La repubblica di S. Procolo e la sua centralità
di Grazia Giovannoni

“San Procolo” è una  chiesetta romanica del 1200, rimodernata nel 1700, che era stata sede di una antica confraternita. E’ di poco fuori dalla seconda cerchia di mura (eretta nel 1100), vicina tuttavia alla sede del “Proconsolo”, il Priore dell’Arte dei Giudici e Notai. Fu questa chiesetta, da lungo tempo chiusa al culto, ad offrire il “domicilio spirituale” tanto cercato dal Professore per accogliere i mendicanti, quelli che dormono abitualmente o all’aperto o nei dormitori pubblici, la povera gente girovaga che non ha né letto, né pane, né famiglia” (citazione da uno scritto di Giorgio La Pira del 1943). Era l’anno 1934 e le conseguenze della lunga crisi dei primi anni ’30 del secolo scorso incidevano crudamente nel tessuto sociale con l’emarginazione dei più indifesi. Proprio su questi “invisibili” alla maggior parte degli sguardi  si fissò l’attenzione di un gruppo di giovani della Conferenza di S. Vincenzo , a casa di don Bensi, curato di S. Michelino Visdomini, antica chiesa che guarda da vicino la Cupola del Duomo. Come offrire anche a loro assistenza, come trarli dall’esclusione sociale, perfino come portarli in una chiesa dove mai avrebbero osato entrare con le loro scarpe rotte e i loro pochi “cenci” addosso giorno e notte? Giorgio La Pira e gli altri giovani si coinvolsero subito nell’ansia pastorale di don Bensi; prima di tutto bisognava cercarli dove si nascondevano e si smarrivano, al dormitorio pubblico, presso i conventi dove andavano alla ricerca di un po’ d’aiuto. Li cercarono, li chiamarono a San Procolo per la Messa domenicale delle 8.30, che don Brignole, un sacerdote ricco di misericordia, del vicino Oratorio di san Filippo Neri, fu felice di celebrare. Ma prepararono anche del pane e del buon affettato da distribuire alla fine per dare un sollievo alla fame e anche un segno di tangibile condivisione fraterna dopo la condivisione dell’Eucarestia. Non vennero in molti, circa una trentina, e soltanto uomini, ma la domenica seguente tornarono tutti. La Messa dei poveri non era rimasta un santo e buon proposito; nella chiesetta di San Procolo era un fatto. Non era e non divenne mai soltanto l’occasione di beneficenza in una “Messa per i poveri”: fin da quei primi giorni fu la Messa “dei” poveri, la Messa che “apparteneva a loro”, di cui erano e rimasero sempre i protagonisti. Tre anni dopo alla Messa  degli uomini seguì, alle 10, la Messa delle donne.

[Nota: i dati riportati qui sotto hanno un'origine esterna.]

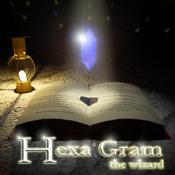 Hexagram - Tower Defence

Sono entrata nella chiesetta di San Procolo nell’autunno del 1942. Don Bensi, che non era solo il curato di San Michelino, ma anche l’insegnante di religione in due storici licei fiorentini, aveva parlato in classe di questa Messa che voleva essere segno visibile della radicale fraternità dei cristiani come fratelli di Gesù e figli di Dio. La Messa era in latino e il sacerdote dava le spalle ai partecipanti, ma in quella chiesetta, che raccoglieva tante persone che difficilmente avrei incontrato altrove, era aperta, accompagnata e conclusa da canti popolari facili a capirsi. Le voci si univano facilmente e gioiosamente, la preghiera riusciva immediatamente ad essere comune, calda e sentita. Qualche domenica dopo, un gentile signore – che era Giampaolo Meucci – mi invitò a fermarmi e mi accompagnò nella sacrestia, dove mi accolsero Renzo Poggi ed Enzo Sarti, quasi divertiti del nuovo ingresso di una liceale. Il Professore – allora neanche quarantenne – venne poco dopo, ancora tutto raccolto come se continuasse la presenza di Gesù fra noi, mi accolse con il suo sguardo luminoso dietro le lenti degli occhiali. Tutte le domeniche, dopo le Messe, si ripetevano gli incontri in sacrestia. Si commentava insieme l’affluenza, sempre maggiore, dei poveri, la partecipazione di tutti; si ringraziava la Madonna – cassiera di San Procolo – perché l’offerta del pane non veniva mai meno. Il Professore diceva poche parole, ma la voce ferma esprimeva la sua convinzione di fede in Cristo Risorto che porta il Regno di Dio nel cuore e nella storia degli uomini, privilegiando gli ultimi della Terra. Il Vangelo di Matteo (“…ero affamato e m’avete dato da mangiare… avevo sete e mi avete dato da bere…”) era citato spesso e ci confermava nell’accoglienza. (Quante volte il Professore ci ricordava: “…su questo saremo giudicati!”). Ci sentivamo privilegiati per  essere stati chiamati a servire i poveri. Cominciammo ad andare a trovarli a casa, quando ce lo chiedevano, a conoscerli fra le loro povere cose, a rompere il silenzio della loro solitudine. La maggior parte di loro abitava allora in due storici quartieri di Firenze, S. Croce e S. Frediano.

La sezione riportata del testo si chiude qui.